**WHAT TO PRODUCE:**
Write out the entries below once more, exactly, with the pictures left out.

**SUPPLIED DATA:**
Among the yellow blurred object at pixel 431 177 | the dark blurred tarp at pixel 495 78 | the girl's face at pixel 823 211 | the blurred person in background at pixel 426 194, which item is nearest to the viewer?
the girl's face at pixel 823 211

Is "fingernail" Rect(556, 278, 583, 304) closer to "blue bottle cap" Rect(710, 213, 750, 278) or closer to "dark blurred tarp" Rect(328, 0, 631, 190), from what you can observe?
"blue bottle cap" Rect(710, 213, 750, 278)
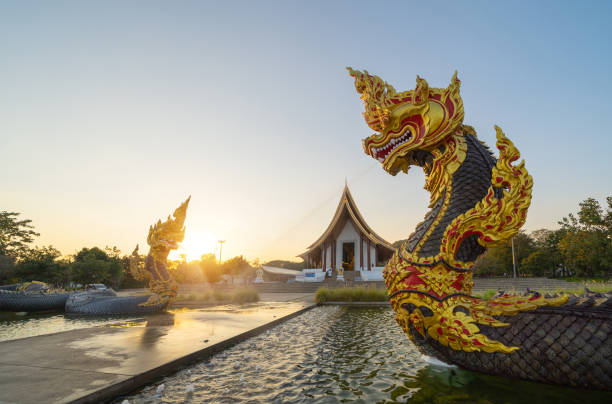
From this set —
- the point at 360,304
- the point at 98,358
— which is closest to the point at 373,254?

**FULL SOLUTION:**
Among the yellow blurred object at pixel 431 177 | the dark blurred tarp at pixel 495 78 | the girl's face at pixel 823 211 | the blurred person in background at pixel 426 194, which item is nearest to the viewer?
the girl's face at pixel 823 211

Is "fingernail" Rect(556, 278, 583, 304) closer to "blue bottle cap" Rect(710, 213, 750, 278) or closer to "dark blurred tarp" Rect(328, 0, 631, 190), from what you can observe?
"blue bottle cap" Rect(710, 213, 750, 278)
From this set —
- the point at 360,304
- the point at 98,358
— which is closest to the point at 373,254?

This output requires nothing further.